DDD gives AI a shared language instead of endless rambling

The second failure mode is AI verbosity and misalignment. He compares it to the gap between developers and domain experts, then reaches for Domain-Driven Design’s “ubiquitous language”: a shared vocabulary reflected in both conversation and code. His corresponding skill scans the codebase and builds a markdown glossary, which he keeps open while planning; he says it dramatically improves alignment and makes the model think less noisily.

TDD stops models from outrunning their headlights

Next comes the classic frustration: the AI built the right thing, but it still doesn’t work. Pocock recommends the obvious feedback loops — TypeScript, browser access for frontend work, and automated tests — but says LLMs still misuse them because they attempt too much before checking anything. Quoting The Pragmatic Programmer’s “the rate of feedback is your speed limit,” he argues that TDD is especially valuable now because it forces the model into small, testable steps.

Deep modules are the architecture AI can actually navigate

From there he connects testability back to architecture. Good codebases are easier to test, and Ousterhout’s “deep modules” — lots of hidden functionality behind simple interfaces — are his preferred shape. AI tends to generate sprawling shallow-module systems full of tiny blobs and tangled dependencies; by contrast, deep modules give both human and model clear boundaries, making the code easier to explore, test, and evolve.
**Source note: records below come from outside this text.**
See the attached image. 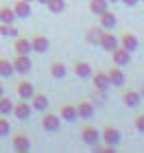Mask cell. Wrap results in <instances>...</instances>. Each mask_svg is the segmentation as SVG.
<instances>
[{"mask_svg":"<svg viewBox=\"0 0 144 153\" xmlns=\"http://www.w3.org/2000/svg\"><path fill=\"white\" fill-rule=\"evenodd\" d=\"M81 140H83L87 147H92V149H96L98 144L103 142V138H100V131L94 127V125H85L83 129H81Z\"/></svg>","mask_w":144,"mask_h":153,"instance_id":"obj_1","label":"cell"},{"mask_svg":"<svg viewBox=\"0 0 144 153\" xmlns=\"http://www.w3.org/2000/svg\"><path fill=\"white\" fill-rule=\"evenodd\" d=\"M100 138L105 144H112V147H118L120 140H122V134L118 127H114V125H107V127L100 129Z\"/></svg>","mask_w":144,"mask_h":153,"instance_id":"obj_2","label":"cell"},{"mask_svg":"<svg viewBox=\"0 0 144 153\" xmlns=\"http://www.w3.org/2000/svg\"><path fill=\"white\" fill-rule=\"evenodd\" d=\"M13 61V70L18 74H29L33 70V61H31V55H16V57L11 59Z\"/></svg>","mask_w":144,"mask_h":153,"instance_id":"obj_3","label":"cell"},{"mask_svg":"<svg viewBox=\"0 0 144 153\" xmlns=\"http://www.w3.org/2000/svg\"><path fill=\"white\" fill-rule=\"evenodd\" d=\"M33 114V107H31V101L26 99H20L18 103H13V116L18 118V120H29Z\"/></svg>","mask_w":144,"mask_h":153,"instance_id":"obj_4","label":"cell"},{"mask_svg":"<svg viewBox=\"0 0 144 153\" xmlns=\"http://www.w3.org/2000/svg\"><path fill=\"white\" fill-rule=\"evenodd\" d=\"M42 127L48 131V134L59 131V127H61V116L59 114H52V112H44V116H42Z\"/></svg>","mask_w":144,"mask_h":153,"instance_id":"obj_5","label":"cell"},{"mask_svg":"<svg viewBox=\"0 0 144 153\" xmlns=\"http://www.w3.org/2000/svg\"><path fill=\"white\" fill-rule=\"evenodd\" d=\"M103 51H107V53H112L114 48H118L120 46V39L116 37V35H112V31H107V29H103V33H100V44H98Z\"/></svg>","mask_w":144,"mask_h":153,"instance_id":"obj_6","label":"cell"},{"mask_svg":"<svg viewBox=\"0 0 144 153\" xmlns=\"http://www.w3.org/2000/svg\"><path fill=\"white\" fill-rule=\"evenodd\" d=\"M107 76H109V81H112V88H122L125 81H127V74L122 72V66H116V64L107 70Z\"/></svg>","mask_w":144,"mask_h":153,"instance_id":"obj_7","label":"cell"},{"mask_svg":"<svg viewBox=\"0 0 144 153\" xmlns=\"http://www.w3.org/2000/svg\"><path fill=\"white\" fill-rule=\"evenodd\" d=\"M92 81H94V90H100V92H107L112 88V81L107 76V70H96L92 72Z\"/></svg>","mask_w":144,"mask_h":153,"instance_id":"obj_8","label":"cell"},{"mask_svg":"<svg viewBox=\"0 0 144 153\" xmlns=\"http://www.w3.org/2000/svg\"><path fill=\"white\" fill-rule=\"evenodd\" d=\"M77 114L81 120H92L94 114H96V107L92 101H79L77 103Z\"/></svg>","mask_w":144,"mask_h":153,"instance_id":"obj_9","label":"cell"},{"mask_svg":"<svg viewBox=\"0 0 144 153\" xmlns=\"http://www.w3.org/2000/svg\"><path fill=\"white\" fill-rule=\"evenodd\" d=\"M59 116H61L64 123H74L79 118L77 105H74V103H61V105H59Z\"/></svg>","mask_w":144,"mask_h":153,"instance_id":"obj_10","label":"cell"},{"mask_svg":"<svg viewBox=\"0 0 144 153\" xmlns=\"http://www.w3.org/2000/svg\"><path fill=\"white\" fill-rule=\"evenodd\" d=\"M120 46L127 48L129 53H135V51H138V46H140L138 35H135V33H131V31H125V33L120 35Z\"/></svg>","mask_w":144,"mask_h":153,"instance_id":"obj_11","label":"cell"},{"mask_svg":"<svg viewBox=\"0 0 144 153\" xmlns=\"http://www.w3.org/2000/svg\"><path fill=\"white\" fill-rule=\"evenodd\" d=\"M112 61L116 66H129V61H131V53L127 51V48H122V46H118V48H114L112 51Z\"/></svg>","mask_w":144,"mask_h":153,"instance_id":"obj_12","label":"cell"},{"mask_svg":"<svg viewBox=\"0 0 144 153\" xmlns=\"http://www.w3.org/2000/svg\"><path fill=\"white\" fill-rule=\"evenodd\" d=\"M16 92H18V96H20V99L31 101V99H33V94H35V88H33V83H31L29 79H22V81H18Z\"/></svg>","mask_w":144,"mask_h":153,"instance_id":"obj_13","label":"cell"},{"mask_svg":"<svg viewBox=\"0 0 144 153\" xmlns=\"http://www.w3.org/2000/svg\"><path fill=\"white\" fill-rule=\"evenodd\" d=\"M72 72L77 74V76H81V79H92V66L87 64V61H83V59H77L72 64Z\"/></svg>","mask_w":144,"mask_h":153,"instance_id":"obj_14","label":"cell"},{"mask_svg":"<svg viewBox=\"0 0 144 153\" xmlns=\"http://www.w3.org/2000/svg\"><path fill=\"white\" fill-rule=\"evenodd\" d=\"M140 99H142L140 90H122V103H125L127 107L135 109V107L140 105Z\"/></svg>","mask_w":144,"mask_h":153,"instance_id":"obj_15","label":"cell"},{"mask_svg":"<svg viewBox=\"0 0 144 153\" xmlns=\"http://www.w3.org/2000/svg\"><path fill=\"white\" fill-rule=\"evenodd\" d=\"M31 44H33V53H48V48H50V42L42 33H35L31 37Z\"/></svg>","mask_w":144,"mask_h":153,"instance_id":"obj_16","label":"cell"},{"mask_svg":"<svg viewBox=\"0 0 144 153\" xmlns=\"http://www.w3.org/2000/svg\"><path fill=\"white\" fill-rule=\"evenodd\" d=\"M13 149H16L18 153H26V151H31V138L29 136H24V134H16L13 136Z\"/></svg>","mask_w":144,"mask_h":153,"instance_id":"obj_17","label":"cell"},{"mask_svg":"<svg viewBox=\"0 0 144 153\" xmlns=\"http://www.w3.org/2000/svg\"><path fill=\"white\" fill-rule=\"evenodd\" d=\"M31 107H33V112H48V107H50L48 96L35 92V94H33V99H31Z\"/></svg>","mask_w":144,"mask_h":153,"instance_id":"obj_18","label":"cell"},{"mask_svg":"<svg viewBox=\"0 0 144 153\" xmlns=\"http://www.w3.org/2000/svg\"><path fill=\"white\" fill-rule=\"evenodd\" d=\"M13 48H16V53H20V55H31V53H33L31 39H29V37H22V35L16 37V42H13Z\"/></svg>","mask_w":144,"mask_h":153,"instance_id":"obj_19","label":"cell"},{"mask_svg":"<svg viewBox=\"0 0 144 153\" xmlns=\"http://www.w3.org/2000/svg\"><path fill=\"white\" fill-rule=\"evenodd\" d=\"M13 11H16V16L20 20H26V18H31V2L29 0H16V4H13Z\"/></svg>","mask_w":144,"mask_h":153,"instance_id":"obj_20","label":"cell"},{"mask_svg":"<svg viewBox=\"0 0 144 153\" xmlns=\"http://www.w3.org/2000/svg\"><path fill=\"white\" fill-rule=\"evenodd\" d=\"M16 20H18V16L13 11V7H7V4L0 7V22L2 24H13Z\"/></svg>","mask_w":144,"mask_h":153,"instance_id":"obj_21","label":"cell"},{"mask_svg":"<svg viewBox=\"0 0 144 153\" xmlns=\"http://www.w3.org/2000/svg\"><path fill=\"white\" fill-rule=\"evenodd\" d=\"M50 74L55 76V79H64V76L68 74V66L64 64V61H50Z\"/></svg>","mask_w":144,"mask_h":153,"instance_id":"obj_22","label":"cell"},{"mask_svg":"<svg viewBox=\"0 0 144 153\" xmlns=\"http://www.w3.org/2000/svg\"><path fill=\"white\" fill-rule=\"evenodd\" d=\"M100 33H103V26H90V29L85 31V39L90 42V44L98 46L100 44Z\"/></svg>","mask_w":144,"mask_h":153,"instance_id":"obj_23","label":"cell"},{"mask_svg":"<svg viewBox=\"0 0 144 153\" xmlns=\"http://www.w3.org/2000/svg\"><path fill=\"white\" fill-rule=\"evenodd\" d=\"M100 26H103V29H107V31H112L114 26H116V16L109 9H105V11L100 13Z\"/></svg>","mask_w":144,"mask_h":153,"instance_id":"obj_24","label":"cell"},{"mask_svg":"<svg viewBox=\"0 0 144 153\" xmlns=\"http://www.w3.org/2000/svg\"><path fill=\"white\" fill-rule=\"evenodd\" d=\"M16 74L13 70V61L7 59V57H0V76H4V79H9V76Z\"/></svg>","mask_w":144,"mask_h":153,"instance_id":"obj_25","label":"cell"},{"mask_svg":"<svg viewBox=\"0 0 144 153\" xmlns=\"http://www.w3.org/2000/svg\"><path fill=\"white\" fill-rule=\"evenodd\" d=\"M87 7H90V11L94 13V16H100L105 9H109V2H107V0H90Z\"/></svg>","mask_w":144,"mask_h":153,"instance_id":"obj_26","label":"cell"},{"mask_svg":"<svg viewBox=\"0 0 144 153\" xmlns=\"http://www.w3.org/2000/svg\"><path fill=\"white\" fill-rule=\"evenodd\" d=\"M0 114L2 116H9V114H13V101L9 99V96H0Z\"/></svg>","mask_w":144,"mask_h":153,"instance_id":"obj_27","label":"cell"},{"mask_svg":"<svg viewBox=\"0 0 144 153\" xmlns=\"http://www.w3.org/2000/svg\"><path fill=\"white\" fill-rule=\"evenodd\" d=\"M0 35H2V37H13V39H16L20 33H18V29H16L13 24H2V22H0Z\"/></svg>","mask_w":144,"mask_h":153,"instance_id":"obj_28","label":"cell"},{"mask_svg":"<svg viewBox=\"0 0 144 153\" xmlns=\"http://www.w3.org/2000/svg\"><path fill=\"white\" fill-rule=\"evenodd\" d=\"M46 7H48L50 13H64L66 11V0H50Z\"/></svg>","mask_w":144,"mask_h":153,"instance_id":"obj_29","label":"cell"},{"mask_svg":"<svg viewBox=\"0 0 144 153\" xmlns=\"http://www.w3.org/2000/svg\"><path fill=\"white\" fill-rule=\"evenodd\" d=\"M11 134V123L7 120V116L0 114V138H4V136H9Z\"/></svg>","mask_w":144,"mask_h":153,"instance_id":"obj_30","label":"cell"},{"mask_svg":"<svg viewBox=\"0 0 144 153\" xmlns=\"http://www.w3.org/2000/svg\"><path fill=\"white\" fill-rule=\"evenodd\" d=\"M133 123H135V129H138L140 134H144V114H138Z\"/></svg>","mask_w":144,"mask_h":153,"instance_id":"obj_31","label":"cell"},{"mask_svg":"<svg viewBox=\"0 0 144 153\" xmlns=\"http://www.w3.org/2000/svg\"><path fill=\"white\" fill-rule=\"evenodd\" d=\"M120 2H125L127 7H135V4L140 2V0H120Z\"/></svg>","mask_w":144,"mask_h":153,"instance_id":"obj_32","label":"cell"},{"mask_svg":"<svg viewBox=\"0 0 144 153\" xmlns=\"http://www.w3.org/2000/svg\"><path fill=\"white\" fill-rule=\"evenodd\" d=\"M37 2H39V4H48L50 0H37Z\"/></svg>","mask_w":144,"mask_h":153,"instance_id":"obj_33","label":"cell"},{"mask_svg":"<svg viewBox=\"0 0 144 153\" xmlns=\"http://www.w3.org/2000/svg\"><path fill=\"white\" fill-rule=\"evenodd\" d=\"M140 94L144 96V83H142V85H140Z\"/></svg>","mask_w":144,"mask_h":153,"instance_id":"obj_34","label":"cell"},{"mask_svg":"<svg viewBox=\"0 0 144 153\" xmlns=\"http://www.w3.org/2000/svg\"><path fill=\"white\" fill-rule=\"evenodd\" d=\"M4 94V88H2V83H0V96H2Z\"/></svg>","mask_w":144,"mask_h":153,"instance_id":"obj_35","label":"cell"},{"mask_svg":"<svg viewBox=\"0 0 144 153\" xmlns=\"http://www.w3.org/2000/svg\"><path fill=\"white\" fill-rule=\"evenodd\" d=\"M107 2H112V4H114V2H120V0H107Z\"/></svg>","mask_w":144,"mask_h":153,"instance_id":"obj_36","label":"cell"},{"mask_svg":"<svg viewBox=\"0 0 144 153\" xmlns=\"http://www.w3.org/2000/svg\"><path fill=\"white\" fill-rule=\"evenodd\" d=\"M29 2H37V0H29Z\"/></svg>","mask_w":144,"mask_h":153,"instance_id":"obj_37","label":"cell"},{"mask_svg":"<svg viewBox=\"0 0 144 153\" xmlns=\"http://www.w3.org/2000/svg\"><path fill=\"white\" fill-rule=\"evenodd\" d=\"M140 2H144V0H140Z\"/></svg>","mask_w":144,"mask_h":153,"instance_id":"obj_38","label":"cell"}]
</instances>
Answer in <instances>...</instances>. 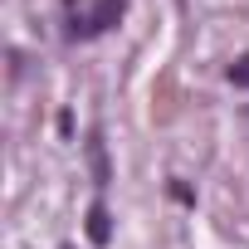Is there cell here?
<instances>
[{
    "instance_id": "cell-1",
    "label": "cell",
    "mask_w": 249,
    "mask_h": 249,
    "mask_svg": "<svg viewBox=\"0 0 249 249\" xmlns=\"http://www.w3.org/2000/svg\"><path fill=\"white\" fill-rule=\"evenodd\" d=\"M122 10H127V0H93L88 10H73L69 15V39H98V35H107L117 20H122Z\"/></svg>"
},
{
    "instance_id": "cell-2",
    "label": "cell",
    "mask_w": 249,
    "mask_h": 249,
    "mask_svg": "<svg viewBox=\"0 0 249 249\" xmlns=\"http://www.w3.org/2000/svg\"><path fill=\"white\" fill-rule=\"evenodd\" d=\"M83 230H88V239H93V244H107V239H112V215H107V205H103V200H93V205H88Z\"/></svg>"
},
{
    "instance_id": "cell-3",
    "label": "cell",
    "mask_w": 249,
    "mask_h": 249,
    "mask_svg": "<svg viewBox=\"0 0 249 249\" xmlns=\"http://www.w3.org/2000/svg\"><path fill=\"white\" fill-rule=\"evenodd\" d=\"M88 166H93V181H98V186H107V181H112V171H107V147H103V137H98V132L88 137Z\"/></svg>"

Design the interface, delegate the implementation

His closing practical idea is what he says has saved his brain: treat many modules as gray boxes. You design the interface, specify module changes in the PRD, test from the outside, and let AI handle much of the implementation inside the boundary — except in critical areas like finance where you still inspect more closely. He ends with Kent Beck’s line, “Invest in the design of the system every day,” and turns it into the talk’s final verdict: specs-to-code divests from design, but strong engineers still need to be the strategic layer above the tactical AI programmer.